YOUR INSTRUCTIONS: Arrange every line of the records below as a numbered list, skipping blank lines and leaving the pictures out.

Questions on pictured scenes
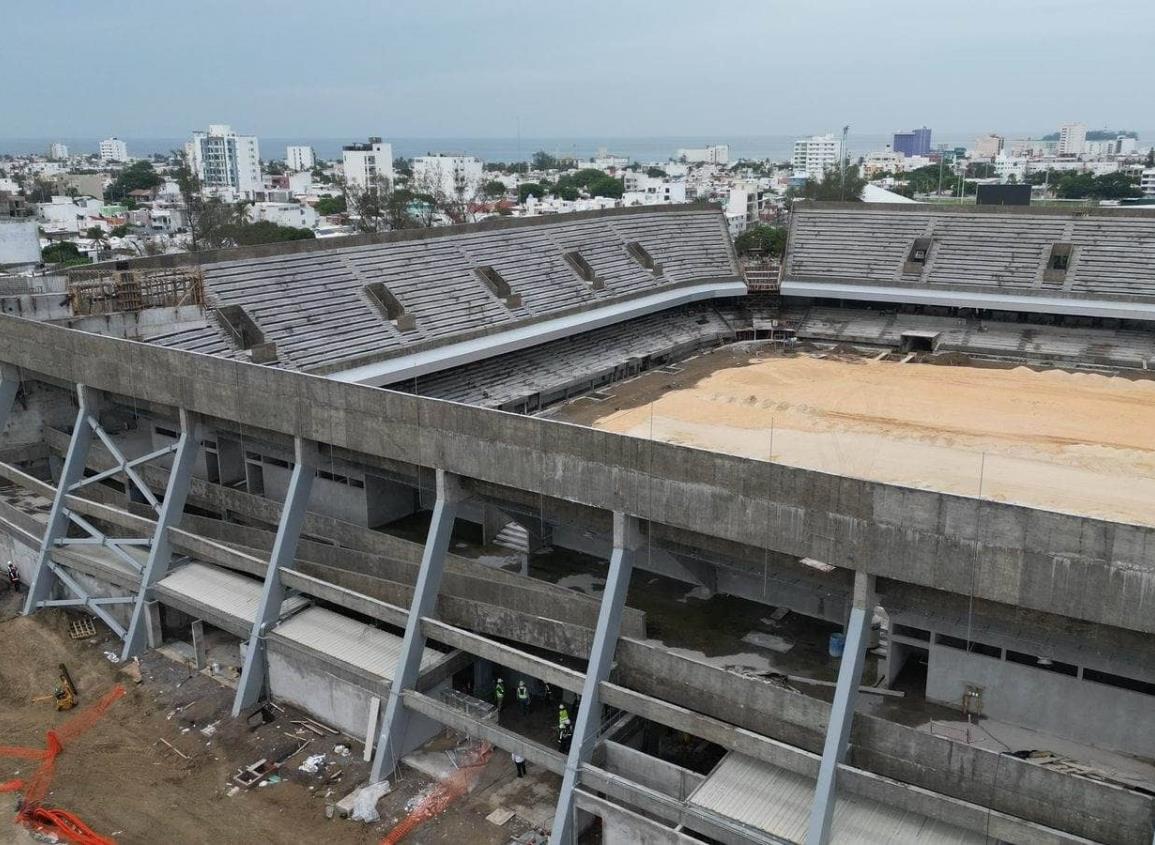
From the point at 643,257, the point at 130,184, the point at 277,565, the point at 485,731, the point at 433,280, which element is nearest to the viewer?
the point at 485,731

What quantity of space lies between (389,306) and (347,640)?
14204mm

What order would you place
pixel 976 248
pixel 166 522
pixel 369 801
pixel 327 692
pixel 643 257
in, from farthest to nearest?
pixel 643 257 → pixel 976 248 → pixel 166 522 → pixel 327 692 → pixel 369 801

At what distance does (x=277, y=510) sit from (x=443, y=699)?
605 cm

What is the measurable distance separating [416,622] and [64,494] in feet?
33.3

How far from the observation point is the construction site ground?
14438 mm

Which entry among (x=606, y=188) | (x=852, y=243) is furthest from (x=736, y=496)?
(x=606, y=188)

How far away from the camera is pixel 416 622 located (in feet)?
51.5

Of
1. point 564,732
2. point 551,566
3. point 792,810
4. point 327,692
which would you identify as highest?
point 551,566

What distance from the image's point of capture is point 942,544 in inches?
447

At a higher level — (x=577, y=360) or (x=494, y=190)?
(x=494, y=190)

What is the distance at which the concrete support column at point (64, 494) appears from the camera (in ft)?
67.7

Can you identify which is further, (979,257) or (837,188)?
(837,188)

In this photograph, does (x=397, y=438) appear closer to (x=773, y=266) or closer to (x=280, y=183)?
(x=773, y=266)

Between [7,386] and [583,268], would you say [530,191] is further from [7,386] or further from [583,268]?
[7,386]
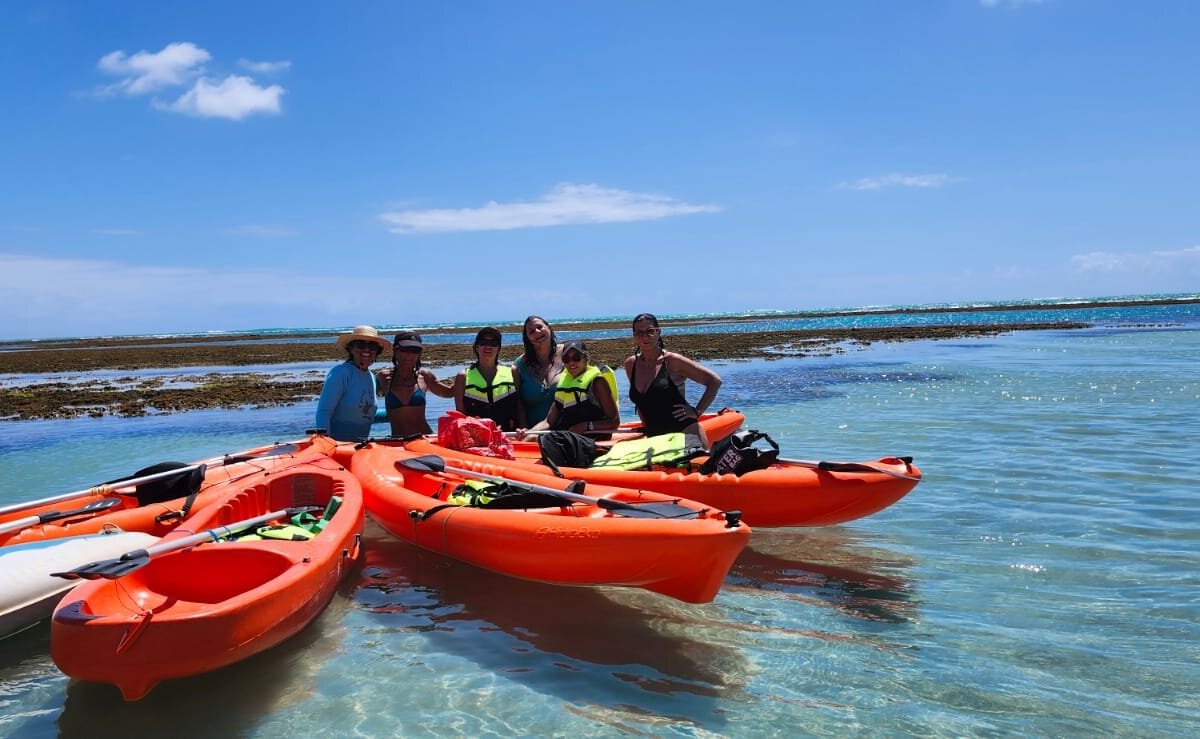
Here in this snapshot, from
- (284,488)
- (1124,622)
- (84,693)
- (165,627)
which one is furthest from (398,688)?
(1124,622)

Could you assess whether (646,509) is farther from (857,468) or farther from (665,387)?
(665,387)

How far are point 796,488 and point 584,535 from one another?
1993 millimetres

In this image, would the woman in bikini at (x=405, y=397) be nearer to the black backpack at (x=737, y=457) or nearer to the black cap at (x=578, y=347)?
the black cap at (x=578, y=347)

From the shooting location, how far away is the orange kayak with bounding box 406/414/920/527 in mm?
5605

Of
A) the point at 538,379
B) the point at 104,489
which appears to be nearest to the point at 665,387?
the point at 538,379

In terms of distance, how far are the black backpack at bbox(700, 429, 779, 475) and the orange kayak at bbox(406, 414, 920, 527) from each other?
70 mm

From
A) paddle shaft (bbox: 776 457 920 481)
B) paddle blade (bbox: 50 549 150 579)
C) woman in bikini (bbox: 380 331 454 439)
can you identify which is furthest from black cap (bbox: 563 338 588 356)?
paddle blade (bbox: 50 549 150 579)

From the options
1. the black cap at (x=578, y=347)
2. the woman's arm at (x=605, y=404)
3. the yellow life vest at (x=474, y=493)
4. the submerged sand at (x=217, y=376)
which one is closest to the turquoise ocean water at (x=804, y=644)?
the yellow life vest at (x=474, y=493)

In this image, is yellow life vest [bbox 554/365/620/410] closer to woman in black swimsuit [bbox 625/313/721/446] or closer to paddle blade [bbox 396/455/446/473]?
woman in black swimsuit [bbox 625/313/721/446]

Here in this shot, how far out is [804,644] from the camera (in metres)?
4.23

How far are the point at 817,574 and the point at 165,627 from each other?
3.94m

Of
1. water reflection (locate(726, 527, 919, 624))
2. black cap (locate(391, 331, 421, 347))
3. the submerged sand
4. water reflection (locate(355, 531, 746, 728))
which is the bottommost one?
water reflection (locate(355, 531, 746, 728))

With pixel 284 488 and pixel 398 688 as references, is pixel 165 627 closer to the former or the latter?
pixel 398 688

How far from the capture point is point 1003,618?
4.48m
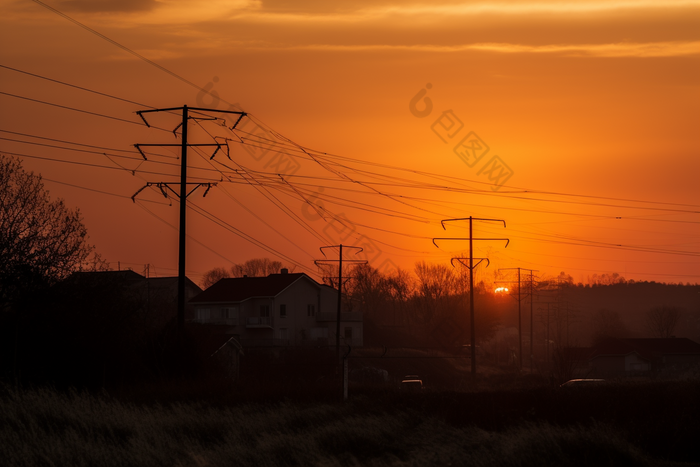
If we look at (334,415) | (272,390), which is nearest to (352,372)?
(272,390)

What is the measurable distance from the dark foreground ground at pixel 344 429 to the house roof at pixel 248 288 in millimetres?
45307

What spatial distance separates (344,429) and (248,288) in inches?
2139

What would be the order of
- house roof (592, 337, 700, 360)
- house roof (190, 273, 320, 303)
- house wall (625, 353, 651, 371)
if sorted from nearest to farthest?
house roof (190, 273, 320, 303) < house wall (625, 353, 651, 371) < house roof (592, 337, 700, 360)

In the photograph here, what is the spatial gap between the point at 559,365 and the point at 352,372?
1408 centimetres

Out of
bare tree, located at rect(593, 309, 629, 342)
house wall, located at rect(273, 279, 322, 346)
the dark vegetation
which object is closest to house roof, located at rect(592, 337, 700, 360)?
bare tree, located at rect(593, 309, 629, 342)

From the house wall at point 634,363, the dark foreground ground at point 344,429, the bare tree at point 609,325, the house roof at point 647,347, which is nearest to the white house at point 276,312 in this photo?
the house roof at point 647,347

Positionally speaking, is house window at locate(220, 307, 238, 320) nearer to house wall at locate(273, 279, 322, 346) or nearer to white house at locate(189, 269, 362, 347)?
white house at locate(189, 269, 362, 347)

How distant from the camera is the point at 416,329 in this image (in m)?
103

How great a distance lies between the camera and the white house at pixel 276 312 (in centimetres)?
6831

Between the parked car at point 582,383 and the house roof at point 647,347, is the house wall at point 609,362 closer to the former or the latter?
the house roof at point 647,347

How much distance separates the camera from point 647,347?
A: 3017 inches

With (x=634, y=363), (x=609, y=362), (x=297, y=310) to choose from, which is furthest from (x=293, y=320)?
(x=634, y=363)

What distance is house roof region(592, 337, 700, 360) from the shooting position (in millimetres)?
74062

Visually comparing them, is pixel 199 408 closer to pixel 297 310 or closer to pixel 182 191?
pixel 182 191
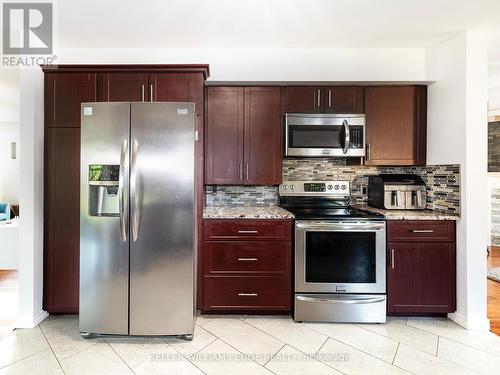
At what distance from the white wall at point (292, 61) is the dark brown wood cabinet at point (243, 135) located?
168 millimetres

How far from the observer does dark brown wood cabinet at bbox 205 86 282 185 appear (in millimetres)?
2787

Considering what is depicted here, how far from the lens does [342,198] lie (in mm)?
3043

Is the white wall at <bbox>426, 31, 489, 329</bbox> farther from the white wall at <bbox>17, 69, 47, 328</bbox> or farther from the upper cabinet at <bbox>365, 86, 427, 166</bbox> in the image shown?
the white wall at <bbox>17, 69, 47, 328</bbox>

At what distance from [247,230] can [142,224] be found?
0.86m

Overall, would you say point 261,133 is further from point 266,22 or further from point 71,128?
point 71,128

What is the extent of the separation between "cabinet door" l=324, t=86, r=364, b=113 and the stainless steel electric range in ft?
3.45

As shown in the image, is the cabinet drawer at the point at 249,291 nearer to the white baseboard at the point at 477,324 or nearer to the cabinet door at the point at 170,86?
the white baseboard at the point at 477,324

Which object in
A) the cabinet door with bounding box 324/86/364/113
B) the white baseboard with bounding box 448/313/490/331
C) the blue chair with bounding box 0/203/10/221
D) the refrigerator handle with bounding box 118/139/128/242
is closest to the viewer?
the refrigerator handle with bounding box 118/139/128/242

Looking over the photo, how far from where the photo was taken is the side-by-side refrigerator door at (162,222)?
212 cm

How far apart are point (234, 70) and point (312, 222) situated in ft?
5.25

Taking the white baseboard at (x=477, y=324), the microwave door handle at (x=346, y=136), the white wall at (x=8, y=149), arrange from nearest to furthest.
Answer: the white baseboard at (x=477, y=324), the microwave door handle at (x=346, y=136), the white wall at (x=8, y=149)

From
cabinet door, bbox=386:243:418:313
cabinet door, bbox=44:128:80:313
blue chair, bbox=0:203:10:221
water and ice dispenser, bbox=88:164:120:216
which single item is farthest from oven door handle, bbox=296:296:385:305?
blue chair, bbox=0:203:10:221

WRITTEN REPLY:
1. From the point at 643,257, the point at 130,184, the point at 277,565, the point at 485,731, the point at 433,280, which element is nearest to the viewer?
2. the point at 485,731
3. What quantity of space lies between (389,306) and (347,640)?
4. 14204mm
5. What order would you place
6. pixel 976 248
7. pixel 166 522
8. pixel 369 801
9. pixel 327 692
10. pixel 643 257
11. in, from farthest to nearest?
12. pixel 643 257 → pixel 976 248 → pixel 166 522 → pixel 327 692 → pixel 369 801
13. At what distance does (x=277, y=510) sit from (x=443, y=699)?
14. 605 cm
15. What is the measurable distance separating [416,622] and [64,494] in feet?
16. 33.3
17. How far from the observation point is the construction site ground?
18. 14438 mm
19. Which entry among (x=606, y=188) | (x=852, y=243) is furthest from (x=736, y=496)?
20. (x=606, y=188)
21. How far away from the camera is pixel 416 622 located (in feet)?
22. 51.5
23. Of
24. 1. point 564,732
25. 2. point 551,566
26. 3. point 792,810
27. 4. point 327,692
28. which would you identify as highest?
29. point 551,566
30. What distance from the image's point of capture is point 942,544 in inches?
31. 447
32. At a higher level — (x=577, y=360) or (x=494, y=190)?
33. (x=494, y=190)
34. What is the distance at which the concrete support column at point (64, 494) appears from the camera (in ft)?
35. 67.7
36. Can you identify which is further, (979,257) or (837,188)?
37. (837,188)
38. In this photograph, does (x=397, y=438) appear closer to (x=773, y=266) or closer to (x=280, y=183)?
39. (x=773, y=266)
40. Between [7,386] and [583,268], would you say [530,191] is further from [7,386] or further from [583,268]?
41. [7,386]
42. Here in this snapshot, from
43. - (284,488)
44. - (1124,622)
45. - (84,693)
46. - (165,627)
47. which one is furthest from (398,688)?
48. (1124,622)
49. Could you assess whether (646,509) is farther from (857,468) or farther from (665,387)?
50. (665,387)
51. How far are point 796,488 and point 584,535 from one another?
52. 1993 millimetres
53. In this image, would the woman in bikini at (x=405, y=397) be nearer to the black backpack at (x=737, y=457) or nearer to the black cap at (x=578, y=347)?
54. the black cap at (x=578, y=347)
55. From the shooting location, how far away is the orange kayak with bounding box 406/414/920/527 in mm?
56. 5605
57. Of
58. A) the point at 538,379
59. B) the point at 104,489
60. which appears to be nearest to the point at 665,387?
61. the point at 538,379
62. In terms of distance, how far are the black backpack at bbox(700, 429, 779, 475) and the orange kayak at bbox(406, 414, 920, 527) from each other?
63. 70 mm
64. From
65. A) paddle shaft (bbox: 776 457 920 481)
66. B) paddle blade (bbox: 50 549 150 579)
67. C) woman in bikini (bbox: 380 331 454 439)
68. can you identify which is furthest from black cap (bbox: 563 338 588 356)?
69. paddle blade (bbox: 50 549 150 579)
70. From the options
71. 1. the black cap at (x=578, y=347)
72. 2. the woman's arm at (x=605, y=404)
73. 3. the yellow life vest at (x=474, y=493)
74. 4. the submerged sand at (x=217, y=376)
75. which one is closest to the turquoise ocean water at (x=804, y=644)?
76. the yellow life vest at (x=474, y=493)
77. In this image, is yellow life vest [bbox 554/365/620/410] closer to woman in black swimsuit [bbox 625/313/721/446] or closer to paddle blade [bbox 396/455/446/473]?
78. woman in black swimsuit [bbox 625/313/721/446]
79. Here in this shot, how far out is [804,644] from the camera (in metres)?
80. 4.23
81. How far are the point at 817,574 and the point at 165,627 from each other?
82. 3.94m
83. Of
84. 1. water reflection (locate(726, 527, 919, 624))
85. 2. black cap (locate(391, 331, 421, 347))
86. 3. the submerged sand
87. 4. water reflection (locate(355, 531, 746, 728))
88. which is the bottommost one?
89. water reflection (locate(355, 531, 746, 728))
90. With pixel 284 488 and pixel 398 688 as references, is pixel 165 627 closer to the former or the latter?
91. pixel 398 688
92. How far from the capture point is point 1003,618?
93. 4.48m
94. If we look at (334,415) | (272,390), which is nearest to (352,372)?
95. (272,390)
96. What is the measurable distance from the dark foreground ground at pixel 344 429 to the house roof at pixel 248 288 in millimetres?
97. 45307
98. What spatial distance separates (344,429) and (248,288) in inches?
99. 2139
100. What would be the order of
101. - house roof (592, 337, 700, 360)
102. - house roof (190, 273, 320, 303)
103. - house wall (625, 353, 651, 371)
104. if sorted from nearest to farthest?
105. house roof (190, 273, 320, 303) < house wall (625, 353, 651, 371) < house roof (592, 337, 700, 360)
106. In the photograph here, what is the spatial gap between the point at 559,365 and the point at 352,372?
107. 1408 centimetres
108. Out of
109. bare tree, located at rect(593, 309, 629, 342)
110. house wall, located at rect(273, 279, 322, 346)
111. the dark vegetation
112. which object is closest to house roof, located at rect(592, 337, 700, 360)?
113. bare tree, located at rect(593, 309, 629, 342)
114. From the house wall at point 634,363, the dark foreground ground at point 344,429, the bare tree at point 609,325, the house roof at point 647,347, which is nearest to the white house at point 276,312 in this photo?
115. the house roof at point 647,347
116. Positionally speaking, is house window at locate(220, 307, 238, 320) nearer to house wall at locate(273, 279, 322, 346) or nearer to white house at locate(189, 269, 362, 347)?
117. white house at locate(189, 269, 362, 347)
118. How distant from the camera is the point at 416,329 in this image (in m)?
119. 103
120. How great a distance lies between the camera and the white house at pixel 276 312 (in centimetres)?
121. 6831
122. Between the parked car at point 582,383 and the house roof at point 647,347, is the house wall at point 609,362 closer to the former or the latter?
123. the house roof at point 647,347
124. How much distance separates the camera from point 647,347?
125. A: 3017 inches
126. With (x=634, y=363), (x=609, y=362), (x=297, y=310) to choose from, which is furthest from (x=293, y=320)?
127. (x=634, y=363)
128. What distance is house roof region(592, 337, 700, 360) from the shooting position (in millimetres)?
129. 74062
130. Visually comparing them, is pixel 199 408 closer to pixel 297 310 or closer to pixel 182 191?
131. pixel 182 191
132. At what distance from the white wall at point (292, 61) is the dark brown wood cabinet at point (243, 135) located?
133. 168 millimetres
134. How far from the observer does dark brown wood cabinet at bbox 205 86 282 185 appear (in millimetres)?
135. 2787
136. Considering what is depicted here, how far from the lens does [342,198] lie (in mm)?
137. 3043
138. Is the white wall at <bbox>426, 31, 489, 329</bbox> farther from the white wall at <bbox>17, 69, 47, 328</bbox> or farther from the upper cabinet at <bbox>365, 86, 427, 166</bbox> in the image shown?
139. the white wall at <bbox>17, 69, 47, 328</bbox>
140. At what distance from [247,230] can [142,224] be found?
141. 0.86m
142. Overall, would you say point 261,133 is further from point 266,22 or further from point 71,128?
143. point 71,128
144. What is the extent of the separation between "cabinet door" l=324, t=86, r=364, b=113 and the stainless steel electric range in ft?
145. 3.45
146. As shown in the image, is the cabinet drawer at the point at 249,291 nearer to the white baseboard at the point at 477,324 or nearer to the cabinet door at the point at 170,86?
147. the white baseboard at the point at 477,324
148. Which object in
149. A) the cabinet door with bounding box 324/86/364/113
150. B) the white baseboard with bounding box 448/313/490/331
151. C) the blue chair with bounding box 0/203/10/221
152. D) the refrigerator handle with bounding box 118/139/128/242
153. is closest to the viewer?
154. the refrigerator handle with bounding box 118/139/128/242
155. Looking over the photo, how far from where the photo was taken is the side-by-side refrigerator door at (162,222)?
156. 212 cm
157. How far apart are point (234, 70) and point (312, 222) situated in ft?
158. 5.25
159. Taking the white baseboard at (x=477, y=324), the microwave door handle at (x=346, y=136), the white wall at (x=8, y=149), arrange from nearest to furthest.
160. Answer: the white baseboard at (x=477, y=324), the microwave door handle at (x=346, y=136), the white wall at (x=8, y=149)
161. From
162. cabinet door, bbox=386:243:418:313
163. cabinet door, bbox=44:128:80:313
164. blue chair, bbox=0:203:10:221
165. water and ice dispenser, bbox=88:164:120:216
166. which single item is farthest from oven door handle, bbox=296:296:385:305?
167. blue chair, bbox=0:203:10:221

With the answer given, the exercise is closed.